### Extract provided

Ebook Collection Surveys Christianity Across Eras and Geographies
Despite uneven coverage, History of Christianity is a useful addition to Bloomsbury’s Theology & Religion Online platform.
Despite uneven coverage, History of Christianity is a useful addition to Bloomsbury’s Theology & Religion Online platform.
History of Christianity is a collection of ebooks that provide “a global view of Christianity and its evolving presence through the ages” (Bloomsbury Publishing, 2025b). The collection includes titles focusing on a range of geographic locations and eras, including Medieval England, Nazi Germany, Africa, South/East Asia, and the United States (see full title list).
History of Christianity is part of Bloomsbury’s Theology & Religion Online (TARO) platform, which offers multiple collections covering topics related to theology, biblical studies, and religious studies (see my previous Katina review on the Paulist Press: Ancient Christian Writers collection on the TARO platform). The 78 ebooks in the collection are published by Bloomsbury Academic and its imprints (including Lexington Books, Rowman & Littlefield, and Scarecrow Press). The content is current, with all but seven titles published in 2010 or later. Some notable titles include the five-volume Encyclopedia of Christianity in the United States, 17 titles from Rowman & Littlefield’s Historical Dictionary series covering Christian denominations, and Documents of the Rise of Christianity, which provides primary source materials from the first five centuries of the Christian era. Bloomsbury has no current plans to update the collection’s content.
Users search the collection or browse its six sections: Histories of Christianity, Histories of Christian Thought, Documents in the History of Christianity, Regional Studies, Denominations and Movements, and Biographies.

To explore the browse options, I selected “Histories of Christian Thought” (Figure 1). From the 18 titles listed I chose An Intellectual History of Liberal Catholicism in Western Europe, 1789–1870. A landing page for the book showed bibliographic information, a summary/abstract, a table of contents, and the option to search within the book (Figure 2).

I searched within the book for the phrase “French Revolution.” When I used quotation marks, the search yielded 252 results within nine chapters (Figure 3); when I searched the phrase without quotation marks, I received 809 hits within ten chapters. The search results are organized by chapter and show the search terms in the context of the sentence in which they appear.

Items from a data source
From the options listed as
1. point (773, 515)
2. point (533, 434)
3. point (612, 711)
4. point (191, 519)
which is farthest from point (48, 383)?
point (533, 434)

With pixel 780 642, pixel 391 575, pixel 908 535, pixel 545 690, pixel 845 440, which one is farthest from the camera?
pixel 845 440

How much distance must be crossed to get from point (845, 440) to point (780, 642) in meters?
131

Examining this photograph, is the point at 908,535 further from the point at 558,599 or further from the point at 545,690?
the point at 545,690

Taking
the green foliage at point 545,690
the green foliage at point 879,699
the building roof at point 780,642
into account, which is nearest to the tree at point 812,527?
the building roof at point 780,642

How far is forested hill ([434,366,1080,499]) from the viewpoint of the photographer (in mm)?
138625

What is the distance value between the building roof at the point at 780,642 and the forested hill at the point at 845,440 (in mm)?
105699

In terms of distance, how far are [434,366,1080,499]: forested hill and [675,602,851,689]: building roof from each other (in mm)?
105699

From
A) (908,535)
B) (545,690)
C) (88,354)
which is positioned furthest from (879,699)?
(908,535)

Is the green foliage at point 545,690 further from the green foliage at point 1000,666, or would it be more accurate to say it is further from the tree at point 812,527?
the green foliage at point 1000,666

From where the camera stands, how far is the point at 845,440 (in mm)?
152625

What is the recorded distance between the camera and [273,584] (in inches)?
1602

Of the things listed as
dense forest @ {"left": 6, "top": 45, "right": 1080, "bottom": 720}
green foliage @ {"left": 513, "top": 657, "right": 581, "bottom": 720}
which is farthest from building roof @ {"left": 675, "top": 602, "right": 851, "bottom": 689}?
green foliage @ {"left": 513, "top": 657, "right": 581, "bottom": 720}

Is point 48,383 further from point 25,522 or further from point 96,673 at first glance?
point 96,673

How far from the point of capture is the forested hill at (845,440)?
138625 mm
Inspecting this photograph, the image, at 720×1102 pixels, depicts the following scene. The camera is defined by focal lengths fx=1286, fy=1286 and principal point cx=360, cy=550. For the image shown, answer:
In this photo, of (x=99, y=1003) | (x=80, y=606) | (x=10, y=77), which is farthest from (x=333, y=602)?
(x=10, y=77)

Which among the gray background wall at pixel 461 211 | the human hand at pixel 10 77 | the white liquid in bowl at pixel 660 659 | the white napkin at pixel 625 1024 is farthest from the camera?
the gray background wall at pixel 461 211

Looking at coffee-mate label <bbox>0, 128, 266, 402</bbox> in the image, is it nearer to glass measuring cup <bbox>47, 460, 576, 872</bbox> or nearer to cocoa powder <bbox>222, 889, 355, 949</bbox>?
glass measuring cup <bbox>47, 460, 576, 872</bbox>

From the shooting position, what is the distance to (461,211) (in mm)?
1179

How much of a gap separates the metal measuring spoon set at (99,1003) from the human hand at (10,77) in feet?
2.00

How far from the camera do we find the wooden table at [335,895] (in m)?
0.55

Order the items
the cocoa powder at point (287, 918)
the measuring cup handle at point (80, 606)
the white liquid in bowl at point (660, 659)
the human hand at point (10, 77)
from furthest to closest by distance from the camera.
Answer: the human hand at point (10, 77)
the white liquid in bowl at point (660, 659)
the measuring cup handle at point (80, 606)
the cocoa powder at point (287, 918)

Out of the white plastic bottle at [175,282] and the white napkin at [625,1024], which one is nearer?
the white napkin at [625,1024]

### Job
Continue the review of the History of Christianity ebook collection, picking up after its last sentence.

### Task answer
Users can also search within the entire History of Christianity collection, as well as across all TARO collections that are available through the user’s institution. This simultaneous cross-search is a considerable advantage of the shared TARO platform. I searched History of Christianity for “Vatican II” (Figure 4).

Again, using quotation marks improved my search results: I received 15,470 results without quotation marks, 971 results with.
Filters on the left sidebar offer useful options for focusing the search. The Access Type filter, for example, can restrict the search to content the user has access to or to open access titles (Figure 5).

The Collection filter, which allows the user to limit the search to content within the History of Christianity collection, may be useful to libraries with multiple TARO collections (Figure 6).

The Period filter, which filters search results by era, is particularly helpful for the History of Christianity collection.
My search results for “Vatican II” included essays on a range of topics. The first three, for example, were “Ecumenical Initiatives: The World Council of Churches and Vatican II”; “Catholic Moral Theology in the Past Forty Years”; and “Law, Public Policy, and Gay and Lesbian Rights” (Figure 7). Nine of the 78 ebooks from History of Christianity were represented in the search results.

Clicking on a search result brings the user directly to the first instance of the search term within the text of the ebook. A floating toolbar on the right side of the screen shows the search term along with arrows for navigating to the next or previous instance, as well as an arrow to collapse the toolbar (Figure 8).

To save items for future access, a user can create a personal account (which they can also use on any Bloomsbury platform, such as Drama Online or Bloomsbury Cultural History). Saved items can be organized into folders, and citations can be emailed or exported.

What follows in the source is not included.